これはつまり、先ほど挙げた戦略ディメンションで同じ戦略をとる企業(要するに、似たような戦略をとっている企業)をグループ化した考え方のことです。
例えば「製品」「価格」というディメンションで戦略を同じくするグループを分けると次のようになります。
グループ①
テクノロジーは自社開発。安売りはしない。
グループ②
テクノロジーは自社開発。安売りで数を売りたい。
グループ③
テクノロジーは外部開発。
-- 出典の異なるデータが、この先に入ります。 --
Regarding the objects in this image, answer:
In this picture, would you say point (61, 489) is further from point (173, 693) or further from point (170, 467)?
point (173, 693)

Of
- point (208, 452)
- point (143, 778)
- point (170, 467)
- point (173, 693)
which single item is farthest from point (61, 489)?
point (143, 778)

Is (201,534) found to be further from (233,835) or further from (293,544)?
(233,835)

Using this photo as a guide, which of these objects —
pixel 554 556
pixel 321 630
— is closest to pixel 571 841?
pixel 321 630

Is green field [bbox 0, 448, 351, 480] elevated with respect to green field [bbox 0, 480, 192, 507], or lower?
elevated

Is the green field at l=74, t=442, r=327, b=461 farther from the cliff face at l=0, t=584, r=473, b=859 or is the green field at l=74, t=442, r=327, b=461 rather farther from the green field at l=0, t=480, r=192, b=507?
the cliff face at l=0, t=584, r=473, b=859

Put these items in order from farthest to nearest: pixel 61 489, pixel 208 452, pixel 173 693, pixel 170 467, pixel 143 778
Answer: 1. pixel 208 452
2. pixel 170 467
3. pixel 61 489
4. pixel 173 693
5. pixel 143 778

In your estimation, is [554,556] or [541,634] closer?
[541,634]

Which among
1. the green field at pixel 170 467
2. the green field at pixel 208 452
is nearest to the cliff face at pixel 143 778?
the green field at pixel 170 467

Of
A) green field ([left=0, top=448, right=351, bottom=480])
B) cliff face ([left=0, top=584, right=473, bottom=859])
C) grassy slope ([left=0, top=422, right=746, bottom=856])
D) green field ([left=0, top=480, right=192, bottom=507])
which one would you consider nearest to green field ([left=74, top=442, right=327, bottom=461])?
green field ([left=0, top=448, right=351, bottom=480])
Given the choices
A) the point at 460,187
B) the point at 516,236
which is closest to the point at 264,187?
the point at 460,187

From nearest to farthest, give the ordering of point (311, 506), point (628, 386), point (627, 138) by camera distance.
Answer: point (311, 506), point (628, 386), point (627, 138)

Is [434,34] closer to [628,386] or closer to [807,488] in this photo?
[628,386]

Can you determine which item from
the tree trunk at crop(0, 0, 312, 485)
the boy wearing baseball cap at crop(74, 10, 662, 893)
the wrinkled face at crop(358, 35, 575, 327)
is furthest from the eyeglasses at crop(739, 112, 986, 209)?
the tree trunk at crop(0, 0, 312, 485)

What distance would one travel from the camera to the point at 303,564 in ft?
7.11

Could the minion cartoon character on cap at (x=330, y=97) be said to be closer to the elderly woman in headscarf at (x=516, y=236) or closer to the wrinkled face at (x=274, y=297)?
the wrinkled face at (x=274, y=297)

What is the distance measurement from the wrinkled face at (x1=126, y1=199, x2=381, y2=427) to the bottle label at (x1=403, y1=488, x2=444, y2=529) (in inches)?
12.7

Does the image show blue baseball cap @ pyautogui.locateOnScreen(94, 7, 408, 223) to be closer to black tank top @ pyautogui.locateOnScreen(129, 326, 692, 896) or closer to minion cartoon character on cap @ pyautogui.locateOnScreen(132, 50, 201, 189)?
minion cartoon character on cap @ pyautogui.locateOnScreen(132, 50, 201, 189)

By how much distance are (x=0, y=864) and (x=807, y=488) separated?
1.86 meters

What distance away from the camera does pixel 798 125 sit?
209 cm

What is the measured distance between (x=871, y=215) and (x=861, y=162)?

安売りで数を売りたい。
E.M.ポーターの研究では、先に述べた各ディメンションでの戦略転換が難しいのと同様に、上記のようなグループにおいても、簡単には別のグループに移動できないとしています。
理由は先ほど説明した通りで、製品にまつわるコスト、流通経路、広告などにより作り上げられた製品および企業イメージを変えようとすると、それ相応の時間とコストがかかってしまうからです。
このように、企業の戦略をそれぞれ戦略ごとにグループ化してみても、各グループの間には「移動障壁」が存在し、容易に戦略シフトができないのです。
おわりに
企業が既存の経営戦略の転換を考える際にぶつかる「移動障壁」。
E.M.ポーターの戦略ディメンションや戦略グループといった分類を用いれば、この「移動障壁」がどのようなものかより明確化します。
事業計画やマーケティング戦略などを考える際には、自社にとって困難な戦略に舵を切っていないか、この「移動障壁」という観点から考えててみると良いと思います。